A cultura da intimidade como aniquilação do bem comum

Por

Nelino Azevedo de Mendonça*

Em 11.11.2020

Vivemos numa sociedade em que a transparência ganhou um valor incalculável e passou a ser uma exigência no mundo da política e no âmbito das relações humanas. A transparência tornou-se um imperativo para caracterizar a lisura, a liberdade da informação, a demonstração de honestidade e a clareza dos sistemas que controlam dados, operações e fazem a gestão de governos. Esse processo de transparência colocou o joio e o trigo numa mesma vala e sem a criterização de outros aspectos determinou por si mesmo um nível de excelência inquestionável. Devemos, no entanto, chamar a atenção para o fato de que olhar a transparência apenas pelo aspecto da corrupção e da disponibilização das informações é uma miopia desmedida e comprometedora de questões vinculadas ao próprio ser humano. (HAN, 2017), Sociedade da Transparência, Vozes.

Nesse sentido, somos todos coagidos a atitudes e práticas de transparências, mesmo que isso evidencie uma perda da individualidade e da própria condição de ser de si mesmo, unificando-nos e igualando-nos numa imensa vala comum, onde temos que agir igualmente, para salvaguardar o imperativo da transparência.
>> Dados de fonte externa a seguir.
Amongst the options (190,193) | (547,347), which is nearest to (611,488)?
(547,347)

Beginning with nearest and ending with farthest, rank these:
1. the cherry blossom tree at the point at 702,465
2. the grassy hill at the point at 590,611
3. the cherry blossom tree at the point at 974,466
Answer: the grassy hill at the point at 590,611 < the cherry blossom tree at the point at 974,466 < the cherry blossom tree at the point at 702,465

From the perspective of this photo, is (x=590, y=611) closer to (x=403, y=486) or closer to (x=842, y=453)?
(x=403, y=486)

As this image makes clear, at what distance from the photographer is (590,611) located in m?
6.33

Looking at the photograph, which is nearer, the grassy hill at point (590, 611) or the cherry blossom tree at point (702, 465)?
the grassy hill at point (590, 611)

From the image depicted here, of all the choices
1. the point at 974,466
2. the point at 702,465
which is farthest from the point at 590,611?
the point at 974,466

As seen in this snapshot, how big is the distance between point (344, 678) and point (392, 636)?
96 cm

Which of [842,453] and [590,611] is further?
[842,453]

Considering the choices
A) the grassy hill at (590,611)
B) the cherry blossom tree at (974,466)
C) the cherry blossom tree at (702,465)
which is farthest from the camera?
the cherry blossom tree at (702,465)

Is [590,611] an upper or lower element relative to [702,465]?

A transparência tornou-se um processo sistêmico e se enraizou por todo o tecido da sociedade, abarcando consequentemente o ser humano, pois ela é uma exigência da sociedade que não admite resistências e, por isso, atua na perspectiva da uniformização. Ela acentua a positividade na sociedade, por isso faz sucumbir as possibilidades de resistências, e elimina gradativamente a negatividade, retirando dos sujeitos as suas potencialidades de contraposição.

Han afirma que “a sociedade da transparência, enquanto sociedade da revelação e do desnudamento, trabalha contra qualquer forma de máscara, contra a aparência” (2017, p.82). Isso implica dizer que nessa sociedade o sujeito é despersonificado, descaracterizado, diluído, já que máscara em latim é persona, que por sua vez significa pessoa. Essa despersonificação é também uma forma de desqualificação do sujeito, pois retirar a máscara é uma forma de invalidar e rejeitar as suas singularidades e igualizá-lo, eliminando seus traços identitários e culturais. Essa é uma das razões para que a sociedade da transparência gere a cultura da intimidade no contexto social. Para Han, “A intimidade é a fórmula psicológica da transparência; imagina-se alcançar a transparência da alma revelando-se os sentimentos e emoções íntimos, desnudando-a” (2017, p.81).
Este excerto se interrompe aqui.